In Edwards v. Carolina N. W. R. Co., 140 N.C. 49, 52 S.E. 234, the Supreme Court of North Carolina affirmed a judgment for plaintiff whose intestate had been killed while passing between cars at a crossing, when the space which had been left between the cars was closed without warning signal. This case involved the closing of an opening between cars, which is not present in the case at bar, but the duty to anticipate that persons might be passing through such opening is not essentially different from the duty to anticipate that they might be passing between cars blocking the crossing for an unreasonable period of time in accordance with the custom which had long existed and of which it must be presumed to have had notice. The basis for a holding of negligence in either case is the taking of action which the railroad should know was or might be fraught with danger to others without taking reasonable precaution for their safety.

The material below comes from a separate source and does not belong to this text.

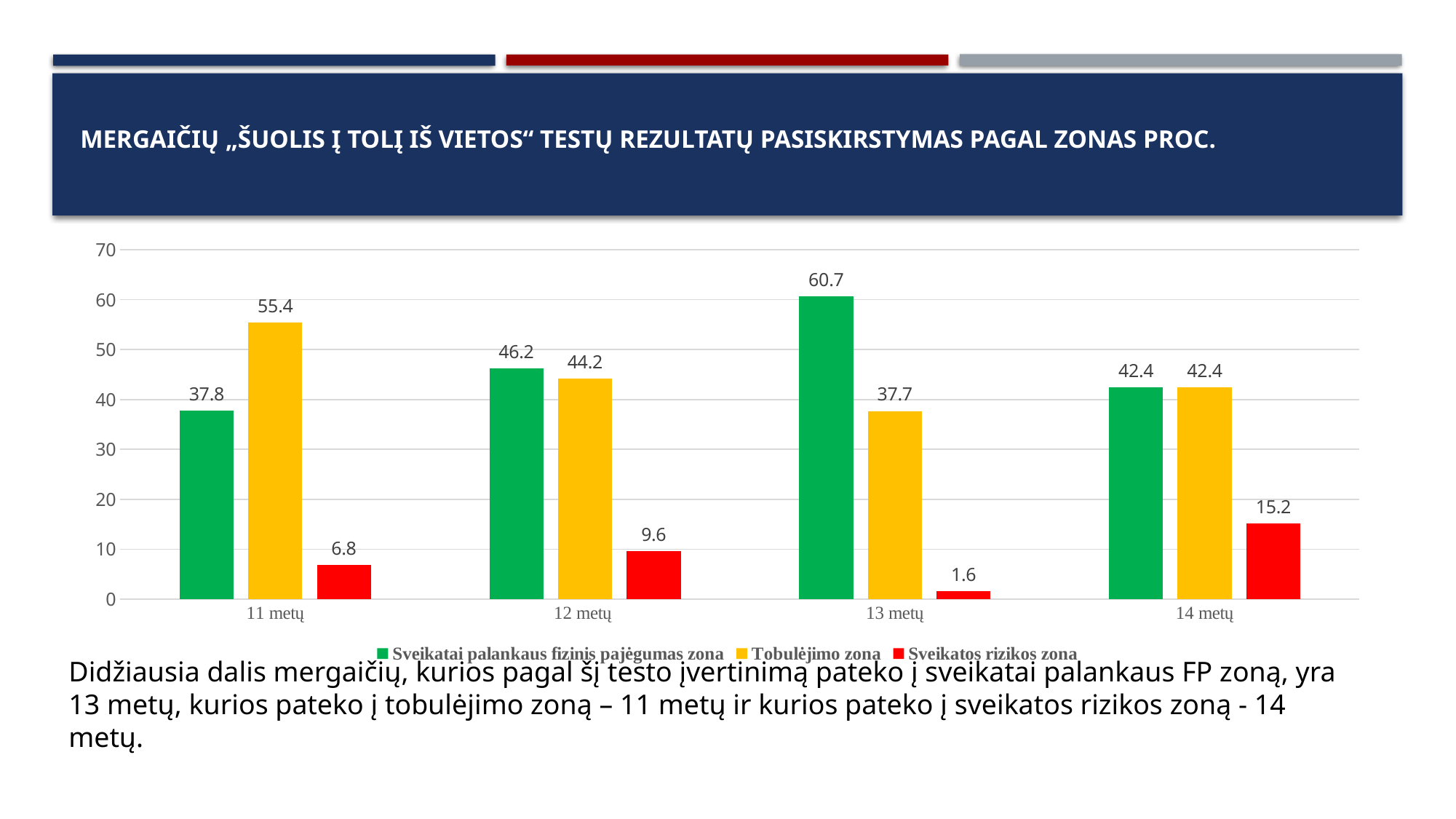
Which age group has the highest value for "Sveikatai palankaus fizinis pajėgumas zona"? 13 metų What colour represents "Sveikatos rizikos zona" in the chart? red Is the value for "Sveikatos rizikos zona" at 14 metų greater or less than 20? less Which is larger at 12 metų: "Sveikatai palankaus fizinis pajėgumas zona" or "Tobulėjimo zona"? Sveikatai palankaus fizinis pajėgumas zona What is the value for "Sveikatai palankaus fizinis pajėgumas zona" at 12 metų? 46.2 What is the difference between the "Tobulėjimo zona" values at 11 metų and 13 metų? 17.7 How many series does the legend list? 3 What kind of chart is shown on the slide? bar chart What is the value for "Sveikatos rizikos zona" at 13 metų? 1.6 What is the value for "Tobulėjimo zona" at 11 metų? 55.4 How many age groups are shown on the x axis? 4 Which age group has the lowest value for "Sveikatos rizikos zona"? 13 metų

And we do not think that, under the circumstances of the case, it could be said that recovery should be denied as a matter of law because of contributory negligence. In the first place, whether the plaintiff was guilty of contributory negligence was a question for the jury in view of the evidence that the cars had been standing on the crossing for a longer period of time than allowed by the city ordinance, that it could not be seen from the crossing that an engine was attached to them and that it was customary for persons to pass between cars when the crossing was blocked in this way. Sheridan v. Baltimore & O. R. Co., 101 Md. 50, 60 A. 280; Henderson v. St. Paul & D. R. Co., 52 Minn. 479, 55 N.W. 53; Cherry v. St. Louis & S. F. R. Co., 163 Mo.App. 53, 145 S.W. 837; Lorenzo v. Atlantic Coast Line R. Co., 101 S.C. 409, 85 S.E. 964; Littlejohn v. Richmond & D. R. Co., 45 S.C. 181, 22 S.E. 789; Littlejohn v. Richmond & D. R. Co., 49 S.C. 12, 26 S.E. 967, 2 Am.Neg.Rep. 456; San Antonio & A.P. Ry. Co v. Green, 20 Tex.Civ.App. 5, 49 S.W. 670; Grant v. Baltimore & P. R. Co. 9 D.C. 277, writ of error dismissed 98 U.S. 398, 25 L.Ed. 231. In the second place, even if the plaintiff was guilty of negligence in going between the cars, it was for the jury to say whether the negligence of the defendant in moving the cars suddenly and violently without signal or warning was not the sole proximate cause of his injury, in application of the last clear chance doctrine, in view of the evidence as to the length of time that the cars had been blocking the crossing and the custom of persons to cross between them in such circumstances. Edwards v. Carolina & N. W. R. Co., 140 N.C. 49, 52 S.E. 234; McCall v. Southern Ry. Co., 129 N.C. 298, 40 S.E. 67; Buckner v. Southern Ry. Co., 194 N.C. 104, 138 S.E. 535.


We have carefully considered the case of Hendrix v. Southern Ry. Co., 198 N.C. 142, 150 S.E. 873, upon which defendant chiefly relies; but, while the facts there were very similar to those of the case at bar, we do not think it controlling. The holding there was merely that the blocking of a crossing in violation of an ordinance could not be held the proximate cause of the injury of a plaintiff injured while crossing between cars and that plaintiff's injury was due to his own negligence. In that case plaintiff testified that he expected the cars to move at any time and no consideration was given in the opinion to the evidence of custom on the part of the public to cross between cars when the crossing was blocked for a longer period than allowed by ordinance. The evidence here of such custom we think the matter of supreme importance, since its existence gave rise to the duty on the part of the railroad to give a warning signal before moving the cars so as to avoid injuring persons who might be crossing between them in accordance with the custom.


For the reasons stated, the judgment appealed from will be reversed and the case will be remanded for a new trial.